In a place better known for its gently rolling hills and nestling villages of glistening honey stone, the deluge that hit the Cotswolds, paralysing the city of Gloucester and the market towns of Cheltenham, Tewkesbury and Stroud, was a shocking event.
Locals were left rolling their tongues around such unfamiliar words as “bowsers” and “sandbags” and panic buying at Tesco replaced a stroll around the farmers’ market. Beautiful homes and thriving companies, the kind so often featured in the pages of Cotswold Life, for which I write the business pages, were devastated and displaced.
Yet the local media, as the people themselves, did their utmost to carry on regardless and reflected the general, and genuine, spirit of everyone pulling together.
While stories featured in the national press reported isolated, and quite possibly apocryphal, incidents of unidentified youths urinating in said bowsers and looting the hurriedly emptied homes, the daily Gloucester Citizen took an altogether more upbeat and positive tone, making much of the local pizza restaurant keeping hungry firefighters going and the efforts of the town’s traders to help less-fortunate patrons. Its letters pages were full of rousing letters of thanks and support.
Similarly upbeat, the Citizen’s sister paper, Cheltenham’s Gloucestershire Echo, reported how “good Samaritan” neighbours had carried a young woman in labour through the rain to a waiting ambulance – cue pictures of the healthy baby boy.. Equally resolute were the couple who probably wished they had never heard of Tewkesbury, let alone decided to celebrate their marriage there, still smiling after a disastrously washedout wedding. The letters pages were full of gratitude and praise, highlighting the sense of community created by being thrown, quite literally in some cases, into the same boat as their neighbours.
The local dailies have played an important part in keeping their readers in touch – in one instance, distributing copies of the Echo by kayak. Perhaps their efforts will be rewarded by reader loyalty in the months to come.
The weekly newspapers, by definition less reactive during a crisis situation changing by the hour, went for more of an overview. The Wilts and Gloucestershire Standard, which serves the Cotswolds around Cirencester and Tetbury, decided that pictures said more than words when it came to The Great Flood, as it dubbed the “downpour of biblical proportions”. It was a good call, and readers contributed many of their own images to tell their personal story of the flood’s effects.
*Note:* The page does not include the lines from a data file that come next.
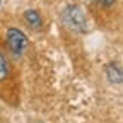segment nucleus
Listing matches in <instances>:
<instances>
[{
	"label": "nucleus",
	"instance_id": "1",
	"mask_svg": "<svg viewBox=\"0 0 123 123\" xmlns=\"http://www.w3.org/2000/svg\"><path fill=\"white\" fill-rule=\"evenodd\" d=\"M62 19H63V24L74 31V33H79V34H86L87 33V17L84 10L79 5H68L63 12H62Z\"/></svg>",
	"mask_w": 123,
	"mask_h": 123
},
{
	"label": "nucleus",
	"instance_id": "2",
	"mask_svg": "<svg viewBox=\"0 0 123 123\" xmlns=\"http://www.w3.org/2000/svg\"><path fill=\"white\" fill-rule=\"evenodd\" d=\"M7 46L14 56H22L29 46V39L21 29L9 27L7 29Z\"/></svg>",
	"mask_w": 123,
	"mask_h": 123
},
{
	"label": "nucleus",
	"instance_id": "3",
	"mask_svg": "<svg viewBox=\"0 0 123 123\" xmlns=\"http://www.w3.org/2000/svg\"><path fill=\"white\" fill-rule=\"evenodd\" d=\"M106 75H108V80H110L111 84L120 86L121 80H123L121 65L118 63V62H111V63H108V67H106Z\"/></svg>",
	"mask_w": 123,
	"mask_h": 123
},
{
	"label": "nucleus",
	"instance_id": "4",
	"mask_svg": "<svg viewBox=\"0 0 123 123\" xmlns=\"http://www.w3.org/2000/svg\"><path fill=\"white\" fill-rule=\"evenodd\" d=\"M24 21H26V24H27L29 27H33V29H41V26H43L41 15H39V12L34 10V9L24 12Z\"/></svg>",
	"mask_w": 123,
	"mask_h": 123
},
{
	"label": "nucleus",
	"instance_id": "5",
	"mask_svg": "<svg viewBox=\"0 0 123 123\" xmlns=\"http://www.w3.org/2000/svg\"><path fill=\"white\" fill-rule=\"evenodd\" d=\"M10 74V63H9V58L4 53V50L0 48V82L5 80Z\"/></svg>",
	"mask_w": 123,
	"mask_h": 123
},
{
	"label": "nucleus",
	"instance_id": "6",
	"mask_svg": "<svg viewBox=\"0 0 123 123\" xmlns=\"http://www.w3.org/2000/svg\"><path fill=\"white\" fill-rule=\"evenodd\" d=\"M98 4L104 9H111L115 4H116V0H98Z\"/></svg>",
	"mask_w": 123,
	"mask_h": 123
}]
</instances>
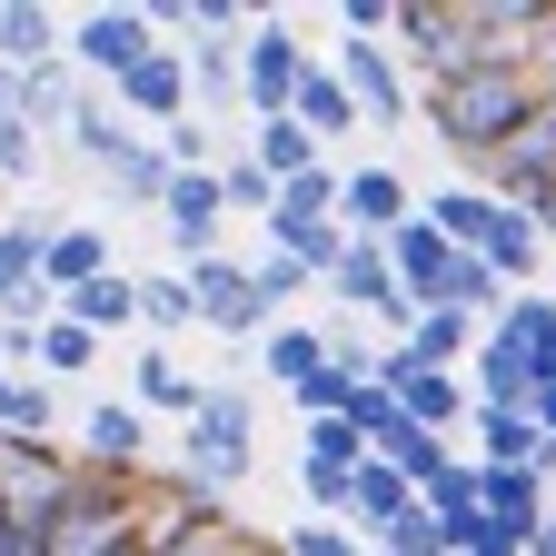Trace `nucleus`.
Instances as JSON below:
<instances>
[{"mask_svg":"<svg viewBox=\"0 0 556 556\" xmlns=\"http://www.w3.org/2000/svg\"><path fill=\"white\" fill-rule=\"evenodd\" d=\"M308 457H328V467H358L368 447H358V428H348V417H318V428H308Z\"/></svg>","mask_w":556,"mask_h":556,"instance_id":"45","label":"nucleus"},{"mask_svg":"<svg viewBox=\"0 0 556 556\" xmlns=\"http://www.w3.org/2000/svg\"><path fill=\"white\" fill-rule=\"evenodd\" d=\"M110 179H119L129 208H160V189H169V150H160V139H129V150L110 160Z\"/></svg>","mask_w":556,"mask_h":556,"instance_id":"30","label":"nucleus"},{"mask_svg":"<svg viewBox=\"0 0 556 556\" xmlns=\"http://www.w3.org/2000/svg\"><path fill=\"white\" fill-rule=\"evenodd\" d=\"M129 378H139V407H169V417H189V407H199V378L169 358V348H150V358H139Z\"/></svg>","mask_w":556,"mask_h":556,"instance_id":"31","label":"nucleus"},{"mask_svg":"<svg viewBox=\"0 0 556 556\" xmlns=\"http://www.w3.org/2000/svg\"><path fill=\"white\" fill-rule=\"evenodd\" d=\"M486 338H507V348H536V338H556V299H546V289H517L497 318H486Z\"/></svg>","mask_w":556,"mask_h":556,"instance_id":"33","label":"nucleus"},{"mask_svg":"<svg viewBox=\"0 0 556 556\" xmlns=\"http://www.w3.org/2000/svg\"><path fill=\"white\" fill-rule=\"evenodd\" d=\"M417 308H457V318H497V308H507V278L486 268L477 249H457V258L438 268V289L417 299Z\"/></svg>","mask_w":556,"mask_h":556,"instance_id":"15","label":"nucleus"},{"mask_svg":"<svg viewBox=\"0 0 556 556\" xmlns=\"http://www.w3.org/2000/svg\"><path fill=\"white\" fill-rule=\"evenodd\" d=\"M110 268H119V258H110V239H100L90 219H60L50 249H40V289L70 299V289H90V278H110Z\"/></svg>","mask_w":556,"mask_h":556,"instance_id":"12","label":"nucleus"},{"mask_svg":"<svg viewBox=\"0 0 556 556\" xmlns=\"http://www.w3.org/2000/svg\"><path fill=\"white\" fill-rule=\"evenodd\" d=\"M299 80H308L299 30H289V21H249V40H239V100H249L258 119H289Z\"/></svg>","mask_w":556,"mask_h":556,"instance_id":"3","label":"nucleus"},{"mask_svg":"<svg viewBox=\"0 0 556 556\" xmlns=\"http://www.w3.org/2000/svg\"><path fill=\"white\" fill-rule=\"evenodd\" d=\"M249 457H258V407L239 388H199L189 438H179V477L208 486V497H229V486L249 477Z\"/></svg>","mask_w":556,"mask_h":556,"instance_id":"2","label":"nucleus"},{"mask_svg":"<svg viewBox=\"0 0 556 556\" xmlns=\"http://www.w3.org/2000/svg\"><path fill=\"white\" fill-rule=\"evenodd\" d=\"M219 90H239V40H199L189 50V100H219Z\"/></svg>","mask_w":556,"mask_h":556,"instance_id":"36","label":"nucleus"},{"mask_svg":"<svg viewBox=\"0 0 556 556\" xmlns=\"http://www.w3.org/2000/svg\"><path fill=\"white\" fill-rule=\"evenodd\" d=\"M249 289H258V308H268V318H278V308H289V299H299V289H308V268H299V258H278V249H268V258H258V268H249Z\"/></svg>","mask_w":556,"mask_h":556,"instance_id":"41","label":"nucleus"},{"mask_svg":"<svg viewBox=\"0 0 556 556\" xmlns=\"http://www.w3.org/2000/svg\"><path fill=\"white\" fill-rule=\"evenodd\" d=\"M150 556H229V527H189V536H169V546H150Z\"/></svg>","mask_w":556,"mask_h":556,"instance_id":"46","label":"nucleus"},{"mask_svg":"<svg viewBox=\"0 0 556 556\" xmlns=\"http://www.w3.org/2000/svg\"><path fill=\"white\" fill-rule=\"evenodd\" d=\"M417 219H428L447 249H486V229H497V199H486V189H438V199H417Z\"/></svg>","mask_w":556,"mask_h":556,"instance_id":"20","label":"nucleus"},{"mask_svg":"<svg viewBox=\"0 0 556 556\" xmlns=\"http://www.w3.org/2000/svg\"><path fill=\"white\" fill-rule=\"evenodd\" d=\"M368 318H378V328H397V348H407V328H417V299L397 289V299H388V308H368Z\"/></svg>","mask_w":556,"mask_h":556,"instance_id":"47","label":"nucleus"},{"mask_svg":"<svg viewBox=\"0 0 556 556\" xmlns=\"http://www.w3.org/2000/svg\"><path fill=\"white\" fill-rule=\"evenodd\" d=\"M527 417H536V428L556 438V388H536V407H527Z\"/></svg>","mask_w":556,"mask_h":556,"instance_id":"49","label":"nucleus"},{"mask_svg":"<svg viewBox=\"0 0 556 556\" xmlns=\"http://www.w3.org/2000/svg\"><path fill=\"white\" fill-rule=\"evenodd\" d=\"M80 438H90V467H110V477H139V447H150V417H139L129 397H100V407L80 417Z\"/></svg>","mask_w":556,"mask_h":556,"instance_id":"14","label":"nucleus"},{"mask_svg":"<svg viewBox=\"0 0 556 556\" xmlns=\"http://www.w3.org/2000/svg\"><path fill=\"white\" fill-rule=\"evenodd\" d=\"M328 70H338V90L358 100V119H368V129H407V119H417V100H407V70H397V50H378V40H348V50L328 60Z\"/></svg>","mask_w":556,"mask_h":556,"instance_id":"6","label":"nucleus"},{"mask_svg":"<svg viewBox=\"0 0 556 556\" xmlns=\"http://www.w3.org/2000/svg\"><path fill=\"white\" fill-rule=\"evenodd\" d=\"M378 556H457V527H447V517H428V507H407V517L378 536Z\"/></svg>","mask_w":556,"mask_h":556,"instance_id":"34","label":"nucleus"},{"mask_svg":"<svg viewBox=\"0 0 556 556\" xmlns=\"http://www.w3.org/2000/svg\"><path fill=\"white\" fill-rule=\"evenodd\" d=\"M60 318H70V328H90V338H119V328L139 318V278H119V268L90 278V289H70V299H60Z\"/></svg>","mask_w":556,"mask_h":556,"instance_id":"19","label":"nucleus"},{"mask_svg":"<svg viewBox=\"0 0 556 556\" xmlns=\"http://www.w3.org/2000/svg\"><path fill=\"white\" fill-rule=\"evenodd\" d=\"M299 486L318 517H348V486H358V467H328V457H299Z\"/></svg>","mask_w":556,"mask_h":556,"instance_id":"39","label":"nucleus"},{"mask_svg":"<svg viewBox=\"0 0 556 556\" xmlns=\"http://www.w3.org/2000/svg\"><path fill=\"white\" fill-rule=\"evenodd\" d=\"M50 208H11V219H0V289H30L40 278V249H50Z\"/></svg>","mask_w":556,"mask_h":556,"instance_id":"23","label":"nucleus"},{"mask_svg":"<svg viewBox=\"0 0 556 556\" xmlns=\"http://www.w3.org/2000/svg\"><path fill=\"white\" fill-rule=\"evenodd\" d=\"M397 417H407V428H428V438H447L457 417H477V397H467L447 368H407V378H397Z\"/></svg>","mask_w":556,"mask_h":556,"instance_id":"16","label":"nucleus"},{"mask_svg":"<svg viewBox=\"0 0 556 556\" xmlns=\"http://www.w3.org/2000/svg\"><path fill=\"white\" fill-rule=\"evenodd\" d=\"M179 289H189V318L199 328H219V338H268L278 318L258 308V289H249V268L239 258H189L179 268Z\"/></svg>","mask_w":556,"mask_h":556,"instance_id":"4","label":"nucleus"},{"mask_svg":"<svg viewBox=\"0 0 556 556\" xmlns=\"http://www.w3.org/2000/svg\"><path fill=\"white\" fill-rule=\"evenodd\" d=\"M477 517H497V527L536 536V517H546V486H536L527 467H477Z\"/></svg>","mask_w":556,"mask_h":556,"instance_id":"18","label":"nucleus"},{"mask_svg":"<svg viewBox=\"0 0 556 556\" xmlns=\"http://www.w3.org/2000/svg\"><path fill=\"white\" fill-rule=\"evenodd\" d=\"M348 428H358V447H378V438L397 428V397H388L378 378H358V397H348Z\"/></svg>","mask_w":556,"mask_h":556,"instance_id":"42","label":"nucleus"},{"mask_svg":"<svg viewBox=\"0 0 556 556\" xmlns=\"http://www.w3.org/2000/svg\"><path fill=\"white\" fill-rule=\"evenodd\" d=\"M477 348V318H457V308H417V328H407V358L417 368H457Z\"/></svg>","mask_w":556,"mask_h":556,"instance_id":"27","label":"nucleus"},{"mask_svg":"<svg viewBox=\"0 0 556 556\" xmlns=\"http://www.w3.org/2000/svg\"><path fill=\"white\" fill-rule=\"evenodd\" d=\"M527 556H556V507L536 517V536H527Z\"/></svg>","mask_w":556,"mask_h":556,"instance_id":"48","label":"nucleus"},{"mask_svg":"<svg viewBox=\"0 0 556 556\" xmlns=\"http://www.w3.org/2000/svg\"><path fill=\"white\" fill-rule=\"evenodd\" d=\"M397 60H417L428 80H457L467 70V0H397Z\"/></svg>","mask_w":556,"mask_h":556,"instance_id":"7","label":"nucleus"},{"mask_svg":"<svg viewBox=\"0 0 556 556\" xmlns=\"http://www.w3.org/2000/svg\"><path fill=\"white\" fill-rule=\"evenodd\" d=\"M338 160H318V169H299V179H278V208L268 219H338Z\"/></svg>","mask_w":556,"mask_h":556,"instance_id":"29","label":"nucleus"},{"mask_svg":"<svg viewBox=\"0 0 556 556\" xmlns=\"http://www.w3.org/2000/svg\"><path fill=\"white\" fill-rule=\"evenodd\" d=\"M328 289H338L348 308H388V299H397V268H388L378 239H348V258L328 268Z\"/></svg>","mask_w":556,"mask_h":556,"instance_id":"22","label":"nucleus"},{"mask_svg":"<svg viewBox=\"0 0 556 556\" xmlns=\"http://www.w3.org/2000/svg\"><path fill=\"white\" fill-rule=\"evenodd\" d=\"M258 368H268L278 388H299L308 368H328V338H318V328H289V318H278V328H268V358H258Z\"/></svg>","mask_w":556,"mask_h":556,"instance_id":"32","label":"nucleus"},{"mask_svg":"<svg viewBox=\"0 0 556 556\" xmlns=\"http://www.w3.org/2000/svg\"><path fill=\"white\" fill-rule=\"evenodd\" d=\"M90 358H100V338H90V328H70V318L40 328V378H70V368H90Z\"/></svg>","mask_w":556,"mask_h":556,"instance_id":"37","label":"nucleus"},{"mask_svg":"<svg viewBox=\"0 0 556 556\" xmlns=\"http://www.w3.org/2000/svg\"><path fill=\"white\" fill-rule=\"evenodd\" d=\"M0 428L11 438H50V378H0Z\"/></svg>","mask_w":556,"mask_h":556,"instance_id":"35","label":"nucleus"},{"mask_svg":"<svg viewBox=\"0 0 556 556\" xmlns=\"http://www.w3.org/2000/svg\"><path fill=\"white\" fill-rule=\"evenodd\" d=\"M110 556H150V546H139V536H129V527H119V546H110Z\"/></svg>","mask_w":556,"mask_h":556,"instance_id":"50","label":"nucleus"},{"mask_svg":"<svg viewBox=\"0 0 556 556\" xmlns=\"http://www.w3.org/2000/svg\"><path fill=\"white\" fill-rule=\"evenodd\" d=\"M417 119H428L457 160H486L536 119V80L527 70H457V80H428L417 90Z\"/></svg>","mask_w":556,"mask_h":556,"instance_id":"1","label":"nucleus"},{"mask_svg":"<svg viewBox=\"0 0 556 556\" xmlns=\"http://www.w3.org/2000/svg\"><path fill=\"white\" fill-rule=\"evenodd\" d=\"M447 258H457V249H447V239H438L428 219H407V229L388 239V268H397V289H407V299H428V289H438V268H447Z\"/></svg>","mask_w":556,"mask_h":556,"instance_id":"25","label":"nucleus"},{"mask_svg":"<svg viewBox=\"0 0 556 556\" xmlns=\"http://www.w3.org/2000/svg\"><path fill=\"white\" fill-rule=\"evenodd\" d=\"M536 249H546V239H536V219L497 208V229H486V249H477V258L497 268V278H517V289H527V278H536Z\"/></svg>","mask_w":556,"mask_h":556,"instance_id":"28","label":"nucleus"},{"mask_svg":"<svg viewBox=\"0 0 556 556\" xmlns=\"http://www.w3.org/2000/svg\"><path fill=\"white\" fill-rule=\"evenodd\" d=\"M70 60V30L60 11H40V0H0V70H21V80H40V70Z\"/></svg>","mask_w":556,"mask_h":556,"instance_id":"11","label":"nucleus"},{"mask_svg":"<svg viewBox=\"0 0 556 556\" xmlns=\"http://www.w3.org/2000/svg\"><path fill=\"white\" fill-rule=\"evenodd\" d=\"M160 219H169L179 258H219V219H229V199H219V160H208V169H169Z\"/></svg>","mask_w":556,"mask_h":556,"instance_id":"9","label":"nucleus"},{"mask_svg":"<svg viewBox=\"0 0 556 556\" xmlns=\"http://www.w3.org/2000/svg\"><path fill=\"white\" fill-rule=\"evenodd\" d=\"M219 199H229V208H258V219H268V208H278V179H268L258 160H219Z\"/></svg>","mask_w":556,"mask_h":556,"instance_id":"38","label":"nucleus"},{"mask_svg":"<svg viewBox=\"0 0 556 556\" xmlns=\"http://www.w3.org/2000/svg\"><path fill=\"white\" fill-rule=\"evenodd\" d=\"M150 50H160L150 11H90L80 30H70V70H90V80H110V90H119Z\"/></svg>","mask_w":556,"mask_h":556,"instance_id":"8","label":"nucleus"},{"mask_svg":"<svg viewBox=\"0 0 556 556\" xmlns=\"http://www.w3.org/2000/svg\"><path fill=\"white\" fill-rule=\"evenodd\" d=\"M278 556H368V546L348 536L338 517H308V527H289V536H278Z\"/></svg>","mask_w":556,"mask_h":556,"instance_id":"40","label":"nucleus"},{"mask_svg":"<svg viewBox=\"0 0 556 556\" xmlns=\"http://www.w3.org/2000/svg\"><path fill=\"white\" fill-rule=\"evenodd\" d=\"M229 556H258V546H229Z\"/></svg>","mask_w":556,"mask_h":556,"instance_id":"51","label":"nucleus"},{"mask_svg":"<svg viewBox=\"0 0 556 556\" xmlns=\"http://www.w3.org/2000/svg\"><path fill=\"white\" fill-rule=\"evenodd\" d=\"M407 219H417V189H407L388 160H358V169L338 179V229H348V239H378V249H388Z\"/></svg>","mask_w":556,"mask_h":556,"instance_id":"5","label":"nucleus"},{"mask_svg":"<svg viewBox=\"0 0 556 556\" xmlns=\"http://www.w3.org/2000/svg\"><path fill=\"white\" fill-rule=\"evenodd\" d=\"M289 119H299V129L318 139V150H328V139H348V129H358V100L338 90V70H328V60H308V80H299Z\"/></svg>","mask_w":556,"mask_h":556,"instance_id":"17","label":"nucleus"},{"mask_svg":"<svg viewBox=\"0 0 556 556\" xmlns=\"http://www.w3.org/2000/svg\"><path fill=\"white\" fill-rule=\"evenodd\" d=\"M110 100H119V119H139V129H179V119H189V50H150Z\"/></svg>","mask_w":556,"mask_h":556,"instance_id":"10","label":"nucleus"},{"mask_svg":"<svg viewBox=\"0 0 556 556\" xmlns=\"http://www.w3.org/2000/svg\"><path fill=\"white\" fill-rule=\"evenodd\" d=\"M338 30L348 40H388L397 30V0H338Z\"/></svg>","mask_w":556,"mask_h":556,"instance_id":"44","label":"nucleus"},{"mask_svg":"<svg viewBox=\"0 0 556 556\" xmlns=\"http://www.w3.org/2000/svg\"><path fill=\"white\" fill-rule=\"evenodd\" d=\"M268 249L299 258L308 278H328V268L348 258V229H338V219H268Z\"/></svg>","mask_w":556,"mask_h":556,"instance_id":"24","label":"nucleus"},{"mask_svg":"<svg viewBox=\"0 0 556 556\" xmlns=\"http://www.w3.org/2000/svg\"><path fill=\"white\" fill-rule=\"evenodd\" d=\"M139 318L150 328H189V289L179 278H139Z\"/></svg>","mask_w":556,"mask_h":556,"instance_id":"43","label":"nucleus"},{"mask_svg":"<svg viewBox=\"0 0 556 556\" xmlns=\"http://www.w3.org/2000/svg\"><path fill=\"white\" fill-rule=\"evenodd\" d=\"M467 397L527 417V407H536V358H527V348H507V338H477V388H467Z\"/></svg>","mask_w":556,"mask_h":556,"instance_id":"13","label":"nucleus"},{"mask_svg":"<svg viewBox=\"0 0 556 556\" xmlns=\"http://www.w3.org/2000/svg\"><path fill=\"white\" fill-rule=\"evenodd\" d=\"M249 160H258L268 179H299V169H318L328 150H318V139H308L299 119H258V129H249Z\"/></svg>","mask_w":556,"mask_h":556,"instance_id":"26","label":"nucleus"},{"mask_svg":"<svg viewBox=\"0 0 556 556\" xmlns=\"http://www.w3.org/2000/svg\"><path fill=\"white\" fill-rule=\"evenodd\" d=\"M70 139H80V160H100V169H110L139 129L119 119V100H110V90H70Z\"/></svg>","mask_w":556,"mask_h":556,"instance_id":"21","label":"nucleus"}]
</instances>
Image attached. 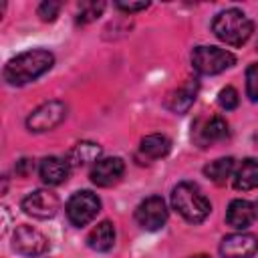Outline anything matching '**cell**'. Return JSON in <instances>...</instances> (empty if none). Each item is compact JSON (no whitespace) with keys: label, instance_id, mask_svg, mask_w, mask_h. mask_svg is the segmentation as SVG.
I'll use <instances>...</instances> for the list:
<instances>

Meanwhile, the Stroud News and Journal took a slightly more combative tone, asking tart questions about Severn Trent Water’s contingency plans and why sandbags were delivered with no sand. The clean-up and consequences for local business are clearly going to be keenly watched by those at the SNAJ.
While the main national news bulletins were broadcast live from the lapping water in Gloucester, sometimes by presenters uncomfortably appearing to wish they were at home in Notting Hill, both ITV and BBC local news teams came into their own. Most of Gloucestershire used to be served by ITV’s Central News South, greatly lamented by those of us now forced to watch the lacklustre and largely irrelevant Thames Valley Tonight.
Chief Gloucester reporter Ken Goodwin, based in the city for 20 years, gave a real air of authority on the situation of reports that now go out for ITV West – clearly a man who knew all about the background to the floods and the right questions to ask.
Also not afraid to get their wellies wet were Steve Knibbs and Seb Choudhury for BBC Points West, both local lads who gave strong accounts of how the water had infiltrated every aspect of life in their patch – and who were likely to be heading home to the same dry taps and flooded roads they had highlighted on their day shift.